## PROVIDED PASSAGE
+ + +

Tuesday, July 29, 2014

Paleography


This collage of mine (with elegant blue stripe added by a friend) is currently on display in the rotunda at Stanford's Green Library, at the top of the grand staircase.  It feels honored to be there, and is in illustrious company.

The composition was a long, organic process.  The collage started as a postcard, sent forth and back through the mail.  The bit on the right, escaping the frame, is from an old Larousse dictionary.  The lovely alphabet with blue stamp is from a Griffin and Sabine calendar I'd had in a drawer since working on campus.  The ancient masking tape along the top held a photo on the matboard in the reused frame, a long-ago picture of me seated romantically on a stone wall in Borghetto sul Mincio.  (Probably more or less where poor Gilda went, singing, in her canvas sack, into the river.)

My artist's statement that accompanies the collage reads thusly:


In Art as Experience, John Dewey writes
“There are things inside the body that are foreign to it, and there are things outside of it that belong to it . . . that must, that is, be taken possession of if life is to continue.

Whatever its medium, my art has at its heart the journey out, and back, retrieving vital things—
  • what’s slow, and takes its time
  • what sings to me
  • what’s quirky (quietly), quizzical

There’s always joy in it, and learning.  Liminal spaces, distances, the shimmer of mirage in a long swath of sand.  The play of light and time.  Fossilized pine tree resin, holding ancient life within it and worn, warm, against the skin.

All that is old and spiritful—the word a gift from an Italian friend.

A thumbmark in red clay from up the canyon one school day;
the frogs and campanile bells outside the open windows of the letterpress studio;
Albinoni playing as we (playing archaeology) explore inscriptions and sacred old bones.

Whole constellations of wonder, the stories in the stars. 

Belief in God or gods.
Belief in children and the grace of age.
A love of charred spring onions, Greek coffee, oregano.
The whimsy of oranges and priors and the cold noses of dogs.
The temple bell never done sounding and resounding
       in the inmost reaches of the human ear.



image:  Christie B. Cochrell, Paleography

Sunday, July 27, 2014

Saturday, July 26, 2014

Let There Not Be a Hair's Breadth



“Words are the closest any of us can come to making something from nothing at all.”

+ + +

## DATA BELOW
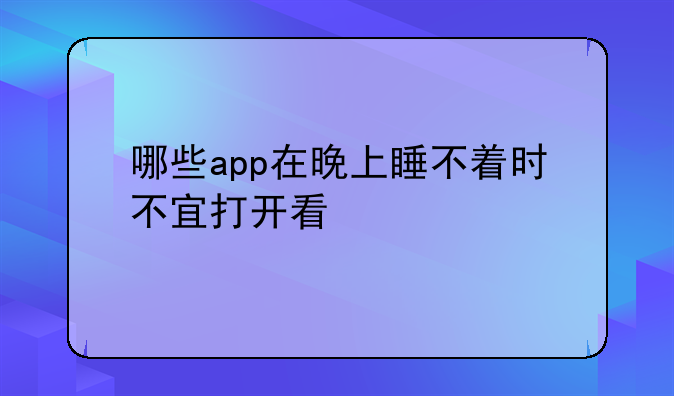 哪些app在晚上睡不着时不宜打开看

+ + +

## TRY IT
Please return, word for word, the part of the Paleography blog post that opens with the words containing "There’s always joy" and closes with "grace of age.".

## RESPONSE
There’s always joy in it, and learning.  Liminal spaces, distances, the shimmer of mirage in a long swath of sand.  The play of light and time.  Fossilized pine tree resin, holding ancient life within it and worn, warm, against the skin.

All that is old and spiritful—the word a gift from an Italian friend.

A thumbmark in red clay from up the canyon one school day;
the frogs and campanile bells outside the open windows of the letterpress studio;
Albinoni playing as we (playing archaeology) explore inscriptions and sacred old bones.

Whole constellations of wonder, the stories in the stars. 

Belief in God or gods.
Belief in children and the grace of age.